Laerte Braga, 10 junho 2003

... Ou em Berlusconi, um banqueiro envolvido em trapaças incontáveis... Ou em Aznar, que o nome sugere asno e azar? A principal conseqüência da posição dos governos da Inglaterra, da Itália e França, estados norte-americanos na Europa, está para além do ataque terrorista programado contra o Iraque. No seu delírio de imperador do mundo o presidente dos Estados Unidos, George Bush destrói a unidade européia, planta uma cunha no bloco político e econômico capaz de, em curto prazo, rivalizar-se com os norte-americanos e, naturalmente, vai tocar harpa em seu rancho, no Texas, lógico, enquanto o mundo pega fogo.

Blair apareceu nos telejornais do mundo inteiro dizendo que existem provas sobejas sobre as ligações do governo de Saddam Hussein com a organização terrorista Al-Qaeda. Se forem com as que apresentou sobre armas biológicas e químicas, copiadas na rede mundial de computadores de uma tese de mestrado escrita há mais de dez anos atrás... Claro que são.

Blair é uma espécie de menino de recados do governo norte-americano. Não tem personalidade, não governa coisa alguma, é pau mandado de Bush. Anos atrás falava em terceira via. De ser a via cair de quatro e ficar. Como Palocci e José Dirceu no Brasil.

Arnold Toynbee achava que a guerra nuclear era inevitável. E usava o seguinte argumento para sustentar sua tese: não há sentido em que dois países, no caso Estados Unidos e a então União Soviética, gastem tanto dinheiro em armas de depois acordem sobre desarmamento.

A guerra não veio. Mas todo o contexto de um mundo globalizado nos termos do capitalismo, traçado pelo historiador inglês, ao tempo em que a Inglaterra ainda era uma nação soberana, independente, se confirma paulatinamente, como convém aos fatos históricos.

Assistimos ao horror de uma época em que uma única superpotência determina as regras do jogo, cria uma nova ordem e cai em mãos de um doente mental, com vocação terrorista, indo além do imaginável para garantir o poder do seu império.

Figuras como Blair são acessórias, cumprem o papel que lhe cabe e já e já saem de cena. Vão para as páginas da História onde ficam os fracos, os pusilânimes. Junto com ele figuras menores como Berlusconi e Aznar.

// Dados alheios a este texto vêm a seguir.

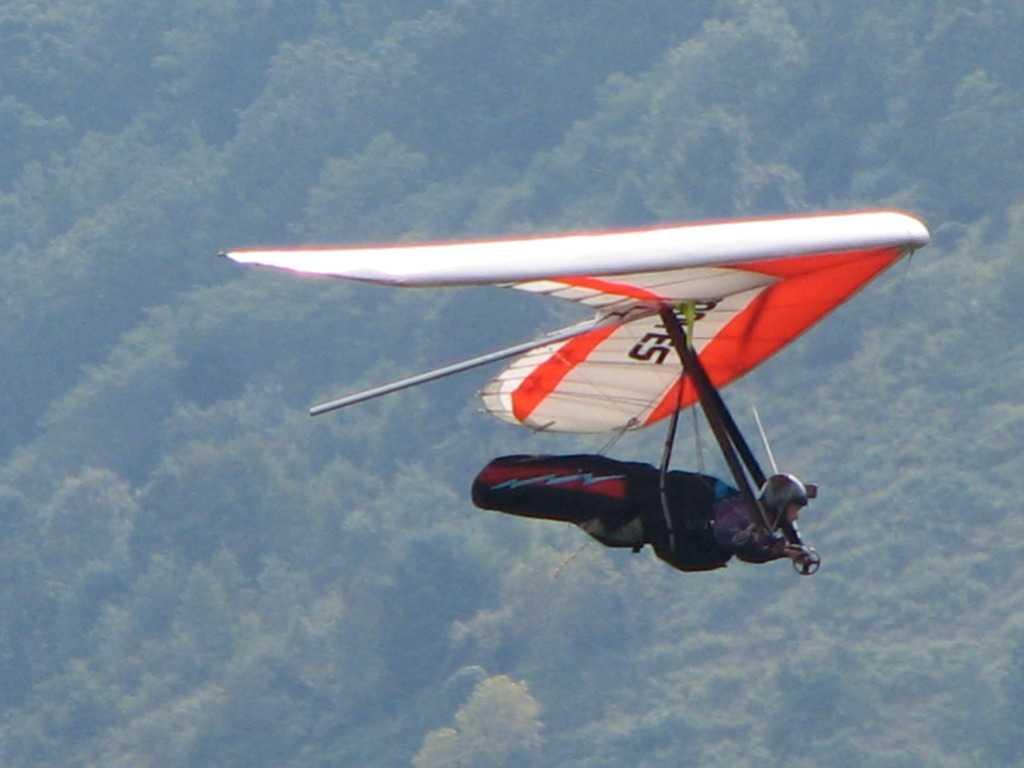 Hang-gliding in Indore, Madhya Pradesh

Nem falo do governo da Austrália, não há necessidade. O apoio aos norte-americanos. em sua escalada do terror, é conseqüência de anos e anos de governos que rastejam, rastejam e não têm como voltar à condição de bípedes racionais.

Os dois milhões de ingleses que saíram às ruas para protestar contra o apoio do governo de Blair, mais que protestar contra a guerra, protestavam contra a perda da independência. Da soberania. Percebem o que processo que vem rolando desde o desastre Margareth Teatcher. A transformação da Grã Bretanha, o outrora império onde o sol não se punha, em apêndice dos Estados Unidos na Europa. Cunha, diante das possibilidades da Comunidade Européia.

Blair, em sua "ofensiva diplomática" procurou o Papa João Paulo II. Foi tentar contornar, ou suavizar a declaração do chefe da igreja pela Paz e, principalmente, as decisões das igrejas católica e anglicana, na Grã-Bretanha que por seus arcebispos principais foram taxativos: "não existem justificativas morais para a guerra".

A edição do jornal inglês "The Sun", em francês e distribuída gratuitamente na França comparando o presidente Jacques Chirac a um verme, é típica de um estelionatário, Blair. O documento falsificado contra o Iraque o que é? Outra figura diferente de estelionato?

Blair é só um episódio na História, mas deixa um rastro de ódio, mentiras, sangue, como todos os boçais, todos os que constroem suas carreiras sendo subalternos. É por gente como ele que existe o ditado: "mais realista que o rei".